The Revelatory Duck, and others

At this new Thai restaurant, flavours are 3D and spice mixes, your own.

Written by Shantanu David |
Updated: June 8, 2014 4:41:00 am
Interiors of Dao. Interiors of Dao.

Bangkok is an inevitable option when discussing holiday plans for the summer. Bereft as our life is of such luxuries we instead head to Dao, a newly opened Thai restaurant in GK1 to get high on Thai, without getting sand between our toes. The restaurant is located on the first floor; the middle of three sister establishments that have set up shop there, the other two being a dimsum-tea house and an Asian bar.

The menu is as long as the nation’s coastline, with something for everyone. Apart from the pages and pages of dishes, what we like most are the different spices and oils on each table, that come with a mixing bowl to create a dip in. There is chilli oil, roasted garlic and peppers and a spicy soy sauce, which you can blend for your own spice mix.
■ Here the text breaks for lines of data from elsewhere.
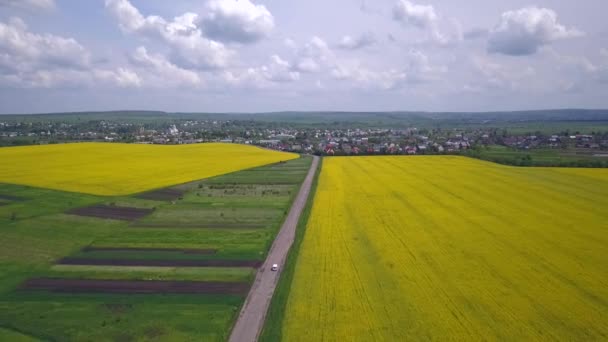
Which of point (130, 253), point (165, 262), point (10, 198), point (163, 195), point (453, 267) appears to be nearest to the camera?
point (453, 267)

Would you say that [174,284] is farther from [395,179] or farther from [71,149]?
[71,149]

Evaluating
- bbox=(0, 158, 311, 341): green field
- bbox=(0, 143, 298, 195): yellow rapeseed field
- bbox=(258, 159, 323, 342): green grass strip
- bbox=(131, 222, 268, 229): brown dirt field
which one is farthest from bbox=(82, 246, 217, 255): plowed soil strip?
bbox=(0, 143, 298, 195): yellow rapeseed field

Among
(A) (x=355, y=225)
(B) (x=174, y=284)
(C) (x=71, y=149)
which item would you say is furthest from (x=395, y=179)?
(C) (x=71, y=149)

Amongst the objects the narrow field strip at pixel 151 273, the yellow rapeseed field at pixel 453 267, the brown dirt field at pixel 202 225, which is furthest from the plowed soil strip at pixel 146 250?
the yellow rapeseed field at pixel 453 267

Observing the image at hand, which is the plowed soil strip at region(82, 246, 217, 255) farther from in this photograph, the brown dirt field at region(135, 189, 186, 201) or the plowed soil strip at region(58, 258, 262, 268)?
the brown dirt field at region(135, 189, 186, 201)

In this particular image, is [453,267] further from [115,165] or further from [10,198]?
[115,165]

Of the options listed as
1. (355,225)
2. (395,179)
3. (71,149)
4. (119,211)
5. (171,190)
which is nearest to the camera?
(355,225)

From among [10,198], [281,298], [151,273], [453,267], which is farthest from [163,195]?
[453,267]
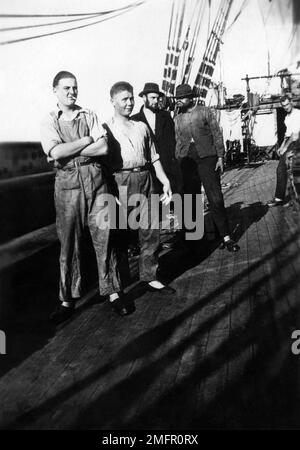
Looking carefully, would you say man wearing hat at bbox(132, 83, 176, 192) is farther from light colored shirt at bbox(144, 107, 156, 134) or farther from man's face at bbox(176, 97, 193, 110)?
man's face at bbox(176, 97, 193, 110)

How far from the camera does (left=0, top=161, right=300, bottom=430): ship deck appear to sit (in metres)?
2.01

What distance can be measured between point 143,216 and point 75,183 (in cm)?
68

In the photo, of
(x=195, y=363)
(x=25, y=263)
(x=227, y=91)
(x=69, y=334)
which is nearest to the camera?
(x=195, y=363)

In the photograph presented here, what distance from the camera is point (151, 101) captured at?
512 centimetres

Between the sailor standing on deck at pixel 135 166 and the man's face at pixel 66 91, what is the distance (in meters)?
0.39

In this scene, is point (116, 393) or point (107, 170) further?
point (107, 170)

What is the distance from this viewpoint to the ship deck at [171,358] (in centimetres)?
201

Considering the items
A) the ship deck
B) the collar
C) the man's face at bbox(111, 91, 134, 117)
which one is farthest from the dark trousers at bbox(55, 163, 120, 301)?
the man's face at bbox(111, 91, 134, 117)

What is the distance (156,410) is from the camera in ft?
6.64

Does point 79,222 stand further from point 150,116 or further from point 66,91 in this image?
point 150,116

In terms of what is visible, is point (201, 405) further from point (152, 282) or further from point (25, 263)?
point (25, 263)

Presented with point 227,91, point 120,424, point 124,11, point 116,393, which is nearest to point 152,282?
point 116,393

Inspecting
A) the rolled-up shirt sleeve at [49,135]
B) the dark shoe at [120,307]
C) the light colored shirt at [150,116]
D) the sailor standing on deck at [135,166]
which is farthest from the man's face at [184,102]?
the dark shoe at [120,307]

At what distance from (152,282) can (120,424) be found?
5.98ft
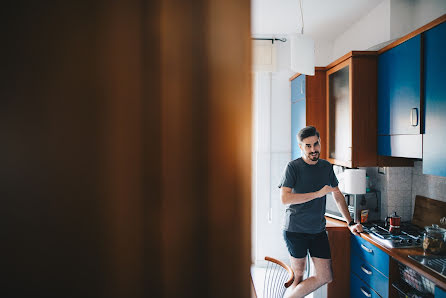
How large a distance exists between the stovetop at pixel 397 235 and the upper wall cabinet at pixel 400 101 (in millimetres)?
600

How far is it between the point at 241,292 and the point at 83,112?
259 mm

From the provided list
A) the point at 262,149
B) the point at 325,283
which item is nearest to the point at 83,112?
the point at 325,283

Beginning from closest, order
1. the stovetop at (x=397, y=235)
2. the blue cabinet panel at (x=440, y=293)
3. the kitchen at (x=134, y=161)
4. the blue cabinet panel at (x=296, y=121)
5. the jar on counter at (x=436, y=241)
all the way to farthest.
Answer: the kitchen at (x=134, y=161), the blue cabinet panel at (x=440, y=293), the jar on counter at (x=436, y=241), the stovetop at (x=397, y=235), the blue cabinet panel at (x=296, y=121)

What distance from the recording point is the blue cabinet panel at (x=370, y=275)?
1.85m

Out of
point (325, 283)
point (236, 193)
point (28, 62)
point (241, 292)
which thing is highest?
point (28, 62)

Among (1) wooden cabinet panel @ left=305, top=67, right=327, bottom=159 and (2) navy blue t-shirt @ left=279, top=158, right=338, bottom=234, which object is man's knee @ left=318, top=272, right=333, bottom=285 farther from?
(1) wooden cabinet panel @ left=305, top=67, right=327, bottom=159

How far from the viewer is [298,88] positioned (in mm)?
3070

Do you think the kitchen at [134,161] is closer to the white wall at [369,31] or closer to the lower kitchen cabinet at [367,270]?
the lower kitchen cabinet at [367,270]

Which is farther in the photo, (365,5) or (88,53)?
(365,5)

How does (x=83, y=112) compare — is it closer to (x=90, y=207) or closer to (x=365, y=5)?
(x=90, y=207)

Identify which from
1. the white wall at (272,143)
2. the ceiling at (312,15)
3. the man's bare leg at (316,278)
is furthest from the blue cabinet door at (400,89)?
the white wall at (272,143)

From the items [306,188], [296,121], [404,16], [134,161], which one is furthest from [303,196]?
[134,161]

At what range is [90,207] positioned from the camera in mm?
288

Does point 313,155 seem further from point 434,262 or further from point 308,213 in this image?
point 434,262
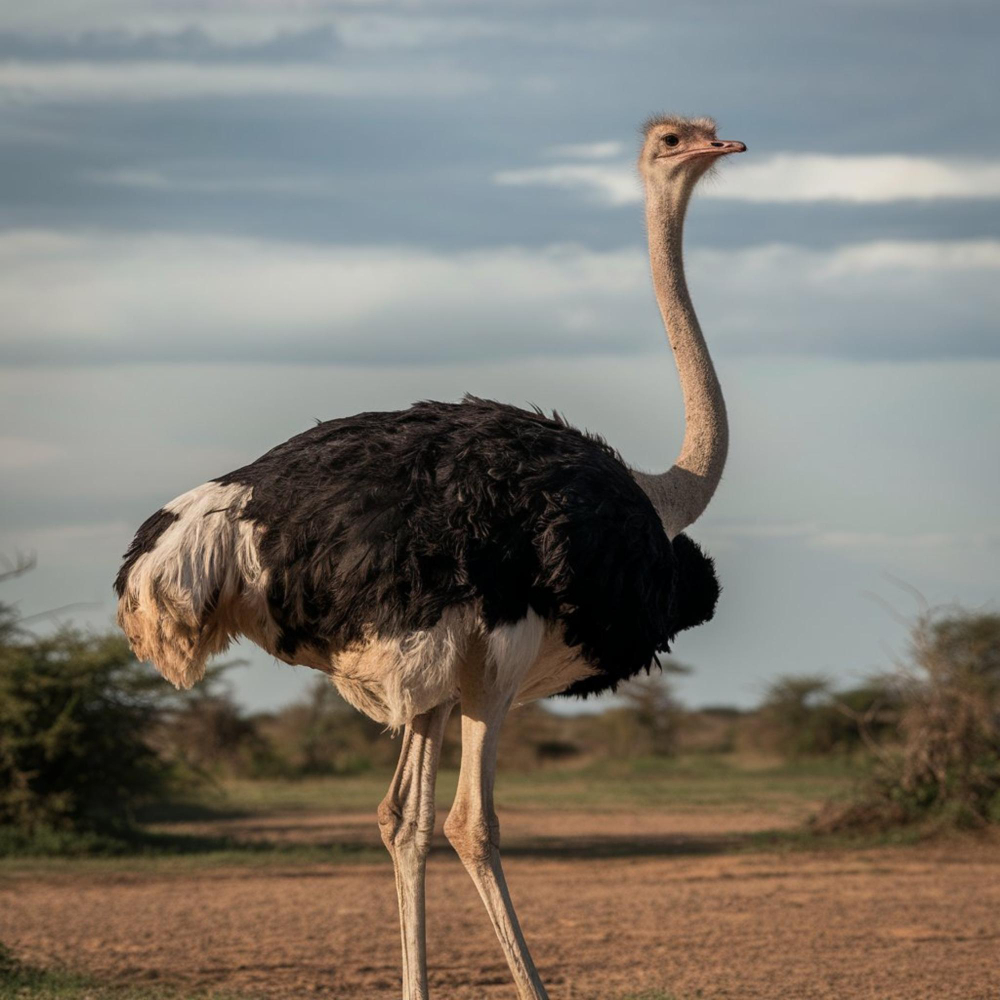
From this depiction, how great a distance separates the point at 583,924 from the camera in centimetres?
891

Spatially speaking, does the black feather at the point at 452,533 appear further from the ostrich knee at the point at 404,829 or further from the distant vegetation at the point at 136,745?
the distant vegetation at the point at 136,745

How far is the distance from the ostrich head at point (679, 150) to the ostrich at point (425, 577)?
1.54 meters

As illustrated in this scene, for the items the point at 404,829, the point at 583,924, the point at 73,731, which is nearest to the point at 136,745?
the point at 73,731

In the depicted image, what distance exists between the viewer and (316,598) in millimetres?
4672

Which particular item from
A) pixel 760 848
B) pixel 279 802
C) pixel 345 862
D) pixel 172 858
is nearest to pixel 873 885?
pixel 760 848

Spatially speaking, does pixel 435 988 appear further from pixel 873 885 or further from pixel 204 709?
pixel 204 709

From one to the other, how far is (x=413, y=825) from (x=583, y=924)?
397 cm

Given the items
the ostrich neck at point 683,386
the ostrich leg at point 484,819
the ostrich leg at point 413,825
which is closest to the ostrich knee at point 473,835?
the ostrich leg at point 484,819

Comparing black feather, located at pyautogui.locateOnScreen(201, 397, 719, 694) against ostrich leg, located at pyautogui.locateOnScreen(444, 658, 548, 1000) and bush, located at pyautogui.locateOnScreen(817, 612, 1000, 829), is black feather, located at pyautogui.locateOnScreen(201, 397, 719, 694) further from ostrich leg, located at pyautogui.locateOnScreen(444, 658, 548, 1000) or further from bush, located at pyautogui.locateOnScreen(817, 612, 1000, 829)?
bush, located at pyautogui.locateOnScreen(817, 612, 1000, 829)

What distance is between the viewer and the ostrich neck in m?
5.62

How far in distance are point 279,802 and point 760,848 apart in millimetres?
7760

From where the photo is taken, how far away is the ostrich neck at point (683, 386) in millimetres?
5625

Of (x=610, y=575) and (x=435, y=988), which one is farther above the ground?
(x=610, y=575)

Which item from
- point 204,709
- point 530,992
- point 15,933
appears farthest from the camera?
point 204,709
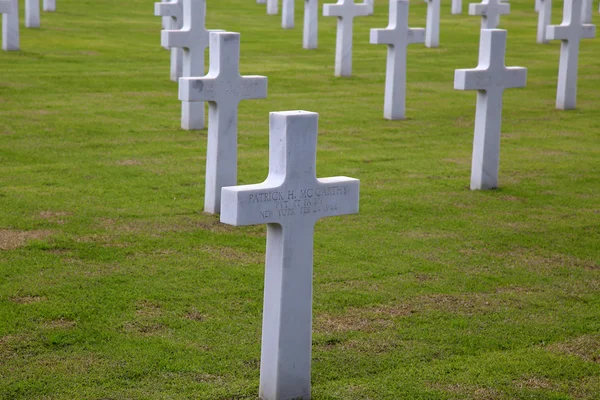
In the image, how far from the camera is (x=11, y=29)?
1762cm

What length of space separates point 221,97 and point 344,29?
8975mm

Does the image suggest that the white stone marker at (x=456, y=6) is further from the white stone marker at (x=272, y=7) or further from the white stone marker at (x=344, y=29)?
the white stone marker at (x=344, y=29)

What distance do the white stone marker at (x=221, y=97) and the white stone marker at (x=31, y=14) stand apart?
44.8 feet

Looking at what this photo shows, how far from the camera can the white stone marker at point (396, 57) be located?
13.9 meters

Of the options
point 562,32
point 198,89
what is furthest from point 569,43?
point 198,89

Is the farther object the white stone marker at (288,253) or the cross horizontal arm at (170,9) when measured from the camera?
the cross horizontal arm at (170,9)

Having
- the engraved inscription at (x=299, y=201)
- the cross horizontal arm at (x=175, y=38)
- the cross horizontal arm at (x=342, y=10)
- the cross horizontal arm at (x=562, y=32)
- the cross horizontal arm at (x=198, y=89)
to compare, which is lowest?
the engraved inscription at (x=299, y=201)

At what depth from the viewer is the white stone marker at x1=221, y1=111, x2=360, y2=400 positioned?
483 cm

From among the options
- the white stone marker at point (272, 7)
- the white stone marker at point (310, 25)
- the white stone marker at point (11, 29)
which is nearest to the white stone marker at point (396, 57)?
the white stone marker at point (310, 25)

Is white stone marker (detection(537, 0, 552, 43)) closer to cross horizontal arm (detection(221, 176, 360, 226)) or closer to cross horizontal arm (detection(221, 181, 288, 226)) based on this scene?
cross horizontal arm (detection(221, 176, 360, 226))

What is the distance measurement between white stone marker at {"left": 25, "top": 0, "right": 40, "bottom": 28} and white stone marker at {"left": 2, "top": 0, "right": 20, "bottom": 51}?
3355 millimetres

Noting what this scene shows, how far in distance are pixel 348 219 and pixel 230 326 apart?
112 inches

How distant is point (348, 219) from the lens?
28.3 ft

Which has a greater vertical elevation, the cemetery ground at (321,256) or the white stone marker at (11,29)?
the white stone marker at (11,29)
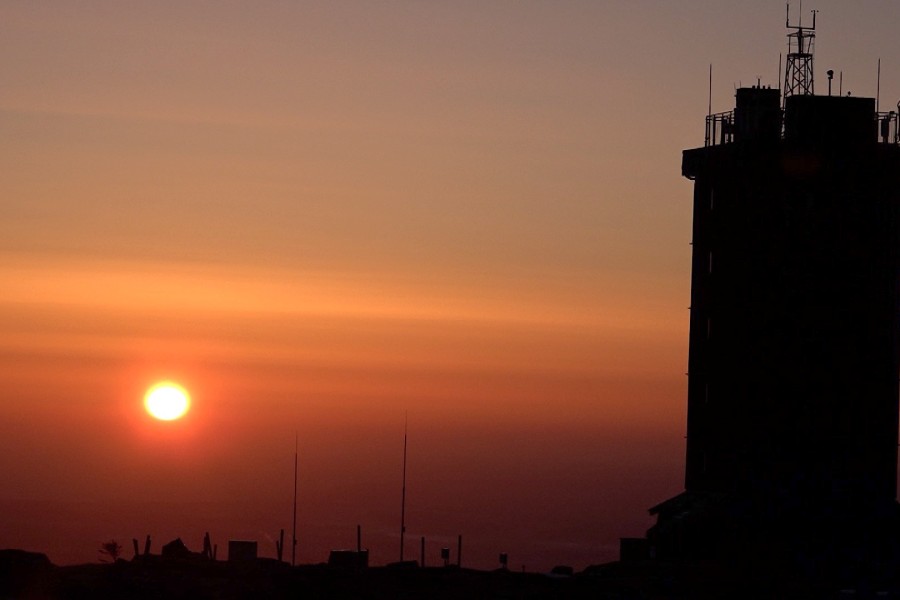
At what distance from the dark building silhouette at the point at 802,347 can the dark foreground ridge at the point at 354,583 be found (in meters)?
8.54

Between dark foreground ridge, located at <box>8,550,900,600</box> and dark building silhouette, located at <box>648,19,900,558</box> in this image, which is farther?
dark building silhouette, located at <box>648,19,900,558</box>

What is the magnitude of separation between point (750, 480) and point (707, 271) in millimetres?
10923

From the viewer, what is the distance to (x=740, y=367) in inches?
3418

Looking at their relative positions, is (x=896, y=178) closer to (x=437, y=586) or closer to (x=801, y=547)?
(x=801, y=547)

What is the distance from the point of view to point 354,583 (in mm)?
67188

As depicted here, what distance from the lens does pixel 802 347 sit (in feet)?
280

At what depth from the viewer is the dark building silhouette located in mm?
84625

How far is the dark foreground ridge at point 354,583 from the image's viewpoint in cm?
6450

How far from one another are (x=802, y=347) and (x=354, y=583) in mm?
28865

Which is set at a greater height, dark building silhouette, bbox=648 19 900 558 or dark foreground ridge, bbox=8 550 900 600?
dark building silhouette, bbox=648 19 900 558

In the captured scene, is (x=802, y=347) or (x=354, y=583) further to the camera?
(x=802, y=347)

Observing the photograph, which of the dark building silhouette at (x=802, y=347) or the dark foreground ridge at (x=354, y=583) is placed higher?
the dark building silhouette at (x=802, y=347)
We begin our meal with the Baked Pork Puffs and the Narmtok Ped, a salad of grilled duck fillet in a spicy roasted rice sauce. The duck wades in first and is a revelation from the first bite consisting as it does crisp duck morsels with skin intact, tossed in a piquant rice bits-flecked sauce. But it’s really the fresh mint and basil leaves that the duck is tossed with that add a whole new dimension to the dish, like leafy 3D glasses if you will. Not to be left behind, the pork puffs are equally good if not as startling. Encased in a warm puff pastry with sesame seeds and a honey glaze, the pork is cooked to a melting consistency and to a degree of dessert-like sweetness making it a palpable hit, when combined with our concocted dip.

For our mains, we order the Lamb Massaman Curry with some steamed sticky rice and the Phad Cha Koong Mung Korn, the latter being lobster stir fried with bamboo shoots and greens in a spicy basil sauce and not a composite dish made up of members of the nu-metal band, as we first thought. The Massaman curry, a sweet and sour gravy dish derived from the cuisine of Thailand’s Muslim minority, is pleasing with the sticky grained rice without the wow factor of the starters. The lobster, complete with head and tail without the middle shell (the meat having all been scooped out and placed between the lobster’s extremities, along with a garden of greens), is succulent in its spicy gravy.

To round up our meal, we have the Tim Kao-Neaw which translates into home made vanilla ice cream with sticky rice and mango sauce, an appreciable summer dessert.